AIM OF THE EXERCISE – Copy the rows below, switching every "red brick wall" to "brown brick wall" and leaving everything else unchanged.

PROVIDED RECORDS –
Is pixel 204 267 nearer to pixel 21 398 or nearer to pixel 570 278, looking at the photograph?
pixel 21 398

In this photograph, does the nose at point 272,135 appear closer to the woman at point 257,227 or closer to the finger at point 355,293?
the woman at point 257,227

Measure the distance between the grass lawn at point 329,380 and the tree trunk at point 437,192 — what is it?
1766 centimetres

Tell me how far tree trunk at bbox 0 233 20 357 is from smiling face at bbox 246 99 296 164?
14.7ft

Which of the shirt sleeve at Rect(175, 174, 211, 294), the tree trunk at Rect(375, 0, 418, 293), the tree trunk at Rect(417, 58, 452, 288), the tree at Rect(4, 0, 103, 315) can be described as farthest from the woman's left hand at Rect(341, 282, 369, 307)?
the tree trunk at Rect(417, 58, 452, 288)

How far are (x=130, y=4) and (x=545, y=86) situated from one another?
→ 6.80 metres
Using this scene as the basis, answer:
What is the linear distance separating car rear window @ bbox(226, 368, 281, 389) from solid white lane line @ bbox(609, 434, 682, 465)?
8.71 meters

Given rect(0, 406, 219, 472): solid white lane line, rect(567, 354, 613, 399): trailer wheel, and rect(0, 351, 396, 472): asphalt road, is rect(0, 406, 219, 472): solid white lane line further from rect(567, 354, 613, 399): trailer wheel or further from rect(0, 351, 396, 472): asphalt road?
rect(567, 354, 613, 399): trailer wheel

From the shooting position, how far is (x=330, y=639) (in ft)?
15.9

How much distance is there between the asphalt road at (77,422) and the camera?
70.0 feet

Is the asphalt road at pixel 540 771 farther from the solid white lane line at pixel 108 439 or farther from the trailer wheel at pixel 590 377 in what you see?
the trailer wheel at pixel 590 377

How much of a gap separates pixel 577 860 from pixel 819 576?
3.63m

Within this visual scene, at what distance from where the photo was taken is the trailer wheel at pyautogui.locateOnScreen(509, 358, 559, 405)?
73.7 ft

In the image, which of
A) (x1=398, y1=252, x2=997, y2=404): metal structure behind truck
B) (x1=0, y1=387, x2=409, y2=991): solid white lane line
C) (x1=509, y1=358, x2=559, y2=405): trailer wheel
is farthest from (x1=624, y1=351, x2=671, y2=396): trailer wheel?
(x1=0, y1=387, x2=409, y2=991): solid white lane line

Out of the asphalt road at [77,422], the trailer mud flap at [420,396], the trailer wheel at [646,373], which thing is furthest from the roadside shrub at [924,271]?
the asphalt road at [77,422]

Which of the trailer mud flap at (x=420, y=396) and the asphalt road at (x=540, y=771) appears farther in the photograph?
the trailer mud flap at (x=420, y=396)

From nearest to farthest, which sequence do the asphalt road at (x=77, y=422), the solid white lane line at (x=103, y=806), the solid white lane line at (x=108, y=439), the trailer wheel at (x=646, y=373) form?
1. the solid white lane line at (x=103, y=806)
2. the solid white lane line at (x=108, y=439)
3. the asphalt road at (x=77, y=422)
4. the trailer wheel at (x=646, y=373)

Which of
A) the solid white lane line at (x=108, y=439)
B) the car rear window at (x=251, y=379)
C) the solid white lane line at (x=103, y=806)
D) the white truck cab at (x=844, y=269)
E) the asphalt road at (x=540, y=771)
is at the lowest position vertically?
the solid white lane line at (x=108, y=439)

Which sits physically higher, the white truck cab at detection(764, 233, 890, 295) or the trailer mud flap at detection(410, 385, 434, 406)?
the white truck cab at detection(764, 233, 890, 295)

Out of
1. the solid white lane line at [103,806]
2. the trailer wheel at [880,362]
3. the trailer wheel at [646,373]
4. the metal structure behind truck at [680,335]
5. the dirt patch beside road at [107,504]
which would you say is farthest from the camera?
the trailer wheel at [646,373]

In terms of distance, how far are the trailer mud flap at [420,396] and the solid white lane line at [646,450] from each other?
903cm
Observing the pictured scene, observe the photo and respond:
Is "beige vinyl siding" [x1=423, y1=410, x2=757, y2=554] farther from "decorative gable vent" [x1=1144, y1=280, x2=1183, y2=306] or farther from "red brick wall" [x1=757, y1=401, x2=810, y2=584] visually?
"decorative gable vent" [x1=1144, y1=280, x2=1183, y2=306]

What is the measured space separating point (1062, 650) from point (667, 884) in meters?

SOLUTION BELOW –
Is pixel 204 267 nearer to pixel 21 398 or nearer to pixel 570 278, looking at the photograph?
pixel 21 398

In this photograph, does the nose at point 272,135 appear closer to the woman at point 257,227 or closer to the finger at point 355,293?
the woman at point 257,227

Measure the distance between the grass lawn at point 329,380 and the tree trunk at point 437,192 — what is it?
1766 centimetres

Tell me how far tree trunk at bbox 0 233 20 357 is from smiling face at bbox 246 99 296 164?
14.7ft

Which of the shirt sleeve at Rect(175, 174, 211, 294), the tree trunk at Rect(375, 0, 418, 293), the tree trunk at Rect(417, 58, 452, 288), the tree at Rect(4, 0, 103, 315) can be described as farthest from the woman's left hand at Rect(341, 282, 369, 307)?
the tree trunk at Rect(417, 58, 452, 288)

How far are (x=130, y=4) and (x=545, y=86) situated from one another?
→ 6.80 metres
Using this scene as the basis, answer:
What is the linear distance separating car rear window @ bbox(226, 368, 281, 389) from solid white lane line @ bbox(609, 434, 682, 465)?
8.71 meters

Given rect(0, 406, 219, 472): solid white lane line, rect(567, 354, 613, 399): trailer wheel, and rect(0, 351, 396, 472): asphalt road, is rect(0, 406, 219, 472): solid white lane line further from rect(567, 354, 613, 399): trailer wheel or further from rect(0, 351, 396, 472): asphalt road?
rect(567, 354, 613, 399): trailer wheel

From the shooting position, how far is (x=330, y=639) (in ft)?
15.9

How much distance is there between the asphalt road at (77,422) and the camera?
70.0 feet

Is the asphalt road at pixel 540 771 farther from the solid white lane line at pixel 108 439 or farther from the trailer wheel at pixel 590 377 in what you see?
the trailer wheel at pixel 590 377

How much of a gap separates pixel 577 860 from pixel 819 576?
3.63m

Within this visual scene, at what distance from where the photo was taken is the trailer wheel at pyautogui.locateOnScreen(509, 358, 559, 405)?
73.7 ft

In the image, which of
A) (x1=398, y1=252, x2=997, y2=404): metal structure behind truck
B) (x1=0, y1=387, x2=409, y2=991): solid white lane line
C) (x1=509, y1=358, x2=559, y2=405): trailer wheel
is farthest from (x1=624, y1=351, x2=671, y2=396): trailer wheel?
(x1=0, y1=387, x2=409, y2=991): solid white lane line

Out of the asphalt road at [77,422], the trailer mud flap at [420,396], the trailer wheel at [646,373], which thing is furthest from the roadside shrub at [924,271]?
the asphalt road at [77,422]

Which of the trailer mud flap at (x=420, y=396) and the asphalt road at (x=540, y=771) appears farther in the photograph?
the trailer mud flap at (x=420, y=396)

From nearest to farthest, which sequence do the asphalt road at (x=77, y=422), the solid white lane line at (x=103, y=806), the solid white lane line at (x=108, y=439), the trailer wheel at (x=646, y=373) form?
1. the solid white lane line at (x=103, y=806)
2. the solid white lane line at (x=108, y=439)
3. the asphalt road at (x=77, y=422)
4. the trailer wheel at (x=646, y=373)

Which of
A) the solid white lane line at (x=108, y=439)
B) the car rear window at (x=251, y=379)
C) the solid white lane line at (x=103, y=806)
D) the white truck cab at (x=844, y=269)
E) the asphalt road at (x=540, y=771)
is at the lowest position vertically?
the solid white lane line at (x=108, y=439)

Which sits physically higher, the white truck cab at detection(764, 233, 890, 295) or the trailer mud flap at detection(410, 385, 434, 406)?
the white truck cab at detection(764, 233, 890, 295)

Out of
1. the solid white lane line at [103,806]
2. the trailer wheel at [880,362]
3. the trailer wheel at [646,373]
4. the metal structure behind truck at [680,335]
5. the dirt patch beside road at [107,504]
which would you say is farthest from the camera?
the trailer wheel at [646,373]

In terms of distance, how far are the trailer mud flap at [420,396] and the solid white lane line at [646,450] from each other?
903cm
Observing the pictured scene, observe the photo and respond:
Is "beige vinyl siding" [x1=423, y1=410, x2=757, y2=554] farther from "decorative gable vent" [x1=1144, y1=280, x2=1183, y2=306] or farther from "brown brick wall" [x1=757, y1=401, x2=810, y2=584] visually?
"decorative gable vent" [x1=1144, y1=280, x2=1183, y2=306]

What is the measured space separating point (1062, 650) from point (667, 884) in meters?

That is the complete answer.